After my excursion to Nantasket, the last time I tried to spring Tom Wolfe of this mortal coil, I'd gotten the idea that perhaps aggression was the wrong route. I plotted to get his guard down, to apologize.
Having driven exactly thirty minutes, I reached the pay phone in a heavily populated area of St. Louis. I typed in the designated number.
"Hallo?" that familiar voice said.
"Hi?"
"Who is this?" he said.
"Joe."
"Thou rogue!" he called out.
"Wait! I wanted to apologize."
"Is that right, chap?" he said, immediately ameliorated.
"Yes, I have come to the conclusion that to murder you is wrong."
"Why, that's capital," he said.
"Yes, I must say," I said.
"I had been tracking you, in fact. See me waving? I'm at the hot dog vendor."
"Oh, yes," I said.
"I was to stick this shank into your throat as you exited that booth."
"Well, lucky for the both of us I called, then, hm?" I said.
"Yes, capital idea."
"Well, I'll get off, let's shake hands," I said.

I approached him with a smile, as he did me.

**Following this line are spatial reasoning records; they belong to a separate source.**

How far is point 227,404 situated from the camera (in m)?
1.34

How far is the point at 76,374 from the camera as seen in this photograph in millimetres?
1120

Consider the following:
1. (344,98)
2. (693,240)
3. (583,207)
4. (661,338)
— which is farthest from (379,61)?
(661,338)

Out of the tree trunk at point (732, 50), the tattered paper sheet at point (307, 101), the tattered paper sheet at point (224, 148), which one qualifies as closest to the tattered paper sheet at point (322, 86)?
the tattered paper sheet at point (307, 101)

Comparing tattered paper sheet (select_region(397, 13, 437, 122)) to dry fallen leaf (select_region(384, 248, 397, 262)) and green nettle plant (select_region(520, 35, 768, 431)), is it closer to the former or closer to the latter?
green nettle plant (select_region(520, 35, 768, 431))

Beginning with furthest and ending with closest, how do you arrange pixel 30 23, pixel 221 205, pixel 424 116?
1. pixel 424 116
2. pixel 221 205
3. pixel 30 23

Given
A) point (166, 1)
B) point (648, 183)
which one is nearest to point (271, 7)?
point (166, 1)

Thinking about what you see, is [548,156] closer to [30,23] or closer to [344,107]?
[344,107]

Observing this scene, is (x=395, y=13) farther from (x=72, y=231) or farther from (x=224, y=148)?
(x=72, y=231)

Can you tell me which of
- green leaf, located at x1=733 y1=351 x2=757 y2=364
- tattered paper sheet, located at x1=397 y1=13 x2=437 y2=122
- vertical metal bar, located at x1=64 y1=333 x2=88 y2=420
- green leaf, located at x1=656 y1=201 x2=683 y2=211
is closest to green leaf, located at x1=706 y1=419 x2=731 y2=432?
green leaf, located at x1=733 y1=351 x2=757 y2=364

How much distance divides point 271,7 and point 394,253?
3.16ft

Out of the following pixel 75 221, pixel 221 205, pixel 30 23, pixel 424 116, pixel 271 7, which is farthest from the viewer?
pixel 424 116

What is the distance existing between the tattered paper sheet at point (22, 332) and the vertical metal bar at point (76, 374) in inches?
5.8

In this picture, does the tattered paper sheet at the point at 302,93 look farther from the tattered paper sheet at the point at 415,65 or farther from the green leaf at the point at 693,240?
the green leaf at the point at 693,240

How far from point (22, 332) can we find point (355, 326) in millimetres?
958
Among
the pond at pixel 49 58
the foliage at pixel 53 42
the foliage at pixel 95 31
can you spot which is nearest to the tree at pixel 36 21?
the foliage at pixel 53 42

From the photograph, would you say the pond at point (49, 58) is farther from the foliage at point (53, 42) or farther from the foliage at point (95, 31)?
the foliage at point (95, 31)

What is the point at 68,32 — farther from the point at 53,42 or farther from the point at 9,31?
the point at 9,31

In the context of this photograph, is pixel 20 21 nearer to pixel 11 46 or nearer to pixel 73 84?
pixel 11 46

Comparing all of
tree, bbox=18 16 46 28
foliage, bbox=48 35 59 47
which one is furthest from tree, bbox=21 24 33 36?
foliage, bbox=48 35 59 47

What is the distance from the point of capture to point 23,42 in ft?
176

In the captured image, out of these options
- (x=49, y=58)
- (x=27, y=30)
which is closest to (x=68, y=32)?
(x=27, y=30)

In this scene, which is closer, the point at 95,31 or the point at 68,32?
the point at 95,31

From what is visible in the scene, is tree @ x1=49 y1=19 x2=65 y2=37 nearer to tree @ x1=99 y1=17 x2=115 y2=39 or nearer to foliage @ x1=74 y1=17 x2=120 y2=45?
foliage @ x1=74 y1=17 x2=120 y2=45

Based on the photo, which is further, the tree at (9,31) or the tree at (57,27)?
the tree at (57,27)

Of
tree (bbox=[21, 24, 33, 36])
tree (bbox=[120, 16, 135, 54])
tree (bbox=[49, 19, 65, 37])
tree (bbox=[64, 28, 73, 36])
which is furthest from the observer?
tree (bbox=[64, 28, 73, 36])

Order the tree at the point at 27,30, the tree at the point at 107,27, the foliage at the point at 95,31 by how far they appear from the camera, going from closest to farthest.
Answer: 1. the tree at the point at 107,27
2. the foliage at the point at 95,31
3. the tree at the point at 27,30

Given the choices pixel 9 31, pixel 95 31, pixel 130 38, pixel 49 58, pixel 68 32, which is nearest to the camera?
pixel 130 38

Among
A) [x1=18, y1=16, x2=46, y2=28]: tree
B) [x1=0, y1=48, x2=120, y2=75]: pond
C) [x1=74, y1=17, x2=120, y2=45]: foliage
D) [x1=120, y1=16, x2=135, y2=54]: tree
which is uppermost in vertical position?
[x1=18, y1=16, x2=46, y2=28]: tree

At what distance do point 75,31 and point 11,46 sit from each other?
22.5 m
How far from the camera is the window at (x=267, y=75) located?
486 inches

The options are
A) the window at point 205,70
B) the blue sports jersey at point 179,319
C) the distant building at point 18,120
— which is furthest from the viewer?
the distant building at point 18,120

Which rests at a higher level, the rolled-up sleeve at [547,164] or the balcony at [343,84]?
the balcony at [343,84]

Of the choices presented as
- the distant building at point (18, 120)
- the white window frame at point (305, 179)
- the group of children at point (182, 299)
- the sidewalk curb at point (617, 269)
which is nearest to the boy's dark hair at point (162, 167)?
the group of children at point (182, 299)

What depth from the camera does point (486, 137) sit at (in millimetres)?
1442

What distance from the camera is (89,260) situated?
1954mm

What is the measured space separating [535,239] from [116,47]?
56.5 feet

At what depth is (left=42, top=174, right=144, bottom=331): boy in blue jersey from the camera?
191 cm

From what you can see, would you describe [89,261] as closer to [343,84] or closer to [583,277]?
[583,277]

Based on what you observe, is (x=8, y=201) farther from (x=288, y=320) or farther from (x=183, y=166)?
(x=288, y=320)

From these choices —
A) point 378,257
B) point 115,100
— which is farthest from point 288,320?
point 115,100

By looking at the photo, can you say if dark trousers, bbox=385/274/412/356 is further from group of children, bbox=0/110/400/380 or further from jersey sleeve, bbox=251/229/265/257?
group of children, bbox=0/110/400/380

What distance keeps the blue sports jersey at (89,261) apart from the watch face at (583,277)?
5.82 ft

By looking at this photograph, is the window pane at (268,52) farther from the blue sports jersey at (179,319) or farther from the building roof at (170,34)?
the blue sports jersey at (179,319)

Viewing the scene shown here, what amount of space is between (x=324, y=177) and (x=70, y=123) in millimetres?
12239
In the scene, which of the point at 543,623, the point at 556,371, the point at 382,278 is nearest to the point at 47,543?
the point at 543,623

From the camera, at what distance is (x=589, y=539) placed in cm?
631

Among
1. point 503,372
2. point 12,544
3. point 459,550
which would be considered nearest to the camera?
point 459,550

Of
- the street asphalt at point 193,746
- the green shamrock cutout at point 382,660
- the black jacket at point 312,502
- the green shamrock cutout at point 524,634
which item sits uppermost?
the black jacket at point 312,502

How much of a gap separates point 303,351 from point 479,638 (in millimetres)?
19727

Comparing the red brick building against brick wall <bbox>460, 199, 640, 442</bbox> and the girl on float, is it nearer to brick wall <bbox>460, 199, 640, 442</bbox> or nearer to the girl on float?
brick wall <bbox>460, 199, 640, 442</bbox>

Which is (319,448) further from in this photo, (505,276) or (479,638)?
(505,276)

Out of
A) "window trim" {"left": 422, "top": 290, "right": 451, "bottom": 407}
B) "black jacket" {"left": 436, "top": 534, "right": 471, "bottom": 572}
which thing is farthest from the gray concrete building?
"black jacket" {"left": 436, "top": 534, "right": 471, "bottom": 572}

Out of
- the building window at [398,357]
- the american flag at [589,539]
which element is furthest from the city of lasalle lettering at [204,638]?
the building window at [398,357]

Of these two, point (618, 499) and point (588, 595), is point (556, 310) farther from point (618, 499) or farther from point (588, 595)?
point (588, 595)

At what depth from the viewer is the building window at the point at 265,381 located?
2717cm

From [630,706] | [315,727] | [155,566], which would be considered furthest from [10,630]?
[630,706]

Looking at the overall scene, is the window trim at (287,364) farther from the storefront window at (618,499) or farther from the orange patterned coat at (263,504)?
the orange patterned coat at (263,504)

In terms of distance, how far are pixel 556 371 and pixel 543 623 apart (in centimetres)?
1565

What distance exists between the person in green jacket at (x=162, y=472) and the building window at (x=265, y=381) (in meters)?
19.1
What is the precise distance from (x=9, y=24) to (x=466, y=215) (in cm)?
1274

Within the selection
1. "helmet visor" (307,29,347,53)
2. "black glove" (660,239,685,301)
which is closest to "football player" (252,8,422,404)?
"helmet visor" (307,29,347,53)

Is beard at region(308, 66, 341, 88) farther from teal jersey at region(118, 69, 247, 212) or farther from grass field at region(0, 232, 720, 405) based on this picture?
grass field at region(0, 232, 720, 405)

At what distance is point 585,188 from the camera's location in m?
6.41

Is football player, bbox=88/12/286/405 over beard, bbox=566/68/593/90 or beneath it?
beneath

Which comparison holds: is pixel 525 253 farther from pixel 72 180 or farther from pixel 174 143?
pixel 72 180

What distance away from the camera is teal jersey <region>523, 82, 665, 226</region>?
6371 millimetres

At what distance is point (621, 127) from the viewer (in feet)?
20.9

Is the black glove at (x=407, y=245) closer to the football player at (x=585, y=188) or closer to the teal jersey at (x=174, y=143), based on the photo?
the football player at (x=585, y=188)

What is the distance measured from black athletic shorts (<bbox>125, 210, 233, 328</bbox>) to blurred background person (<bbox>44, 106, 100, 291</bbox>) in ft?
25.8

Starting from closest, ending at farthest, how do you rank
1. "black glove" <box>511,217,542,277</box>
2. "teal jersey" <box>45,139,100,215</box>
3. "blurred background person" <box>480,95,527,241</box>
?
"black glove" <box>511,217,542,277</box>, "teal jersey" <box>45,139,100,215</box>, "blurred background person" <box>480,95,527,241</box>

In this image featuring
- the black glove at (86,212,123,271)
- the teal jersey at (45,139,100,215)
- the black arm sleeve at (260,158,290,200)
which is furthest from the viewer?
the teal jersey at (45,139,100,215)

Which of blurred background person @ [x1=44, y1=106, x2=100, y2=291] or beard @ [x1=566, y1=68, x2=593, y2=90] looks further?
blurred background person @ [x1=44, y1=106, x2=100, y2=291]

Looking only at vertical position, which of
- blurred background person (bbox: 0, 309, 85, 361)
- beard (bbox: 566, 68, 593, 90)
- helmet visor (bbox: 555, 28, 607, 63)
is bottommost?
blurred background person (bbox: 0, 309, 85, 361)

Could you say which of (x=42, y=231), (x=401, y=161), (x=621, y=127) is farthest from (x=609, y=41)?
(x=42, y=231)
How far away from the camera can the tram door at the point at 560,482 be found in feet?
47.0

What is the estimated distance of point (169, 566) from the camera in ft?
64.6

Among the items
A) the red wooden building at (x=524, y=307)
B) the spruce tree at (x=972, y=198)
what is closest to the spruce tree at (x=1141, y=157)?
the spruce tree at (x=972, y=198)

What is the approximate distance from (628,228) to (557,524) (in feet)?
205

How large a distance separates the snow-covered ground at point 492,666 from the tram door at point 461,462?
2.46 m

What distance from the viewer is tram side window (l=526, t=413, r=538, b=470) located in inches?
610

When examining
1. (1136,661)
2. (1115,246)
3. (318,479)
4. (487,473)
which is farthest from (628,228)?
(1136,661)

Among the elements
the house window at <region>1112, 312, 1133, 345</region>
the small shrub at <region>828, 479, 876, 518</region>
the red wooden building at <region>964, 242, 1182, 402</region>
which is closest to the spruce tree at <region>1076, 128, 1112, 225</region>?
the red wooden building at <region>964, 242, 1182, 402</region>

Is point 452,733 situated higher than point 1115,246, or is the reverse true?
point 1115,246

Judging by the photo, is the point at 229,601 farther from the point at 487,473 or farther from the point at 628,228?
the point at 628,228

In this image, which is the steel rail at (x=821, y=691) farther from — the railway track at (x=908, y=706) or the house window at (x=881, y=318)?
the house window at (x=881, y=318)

"I was researching a book I am to write on the ills of your generation when I saw you on my GPS tracker," he said.
"Ah, I forgot to sweep for it today."
"Yes, I thought this would be my break, the better with which to kill you," he said.
As we shook hands, I noticed with great consternation, his left hand reaching behind his handsome white suit jacket for a sliver of metal, the shank. Spritely, I shattered his right hand with a karate chop, and rolled just away from the shank as it would have struck me in the face. The harsh light of inevitability shone on his face, as I pulled out a New Yorker, and read the review of his latest book. Reduced to tears, he would have made easy prey, had he not prepared a smoke bomb with which to make his getaway. As I gagged and coughed at the employment of the smoke bomb, the slaughter of the Wolfe became a distant memory. However, I had the upper hand, and fear would follow him at every turn.

Fantastical? You bet. Poorly written? Got me there. Who didn't want to see how it ended though?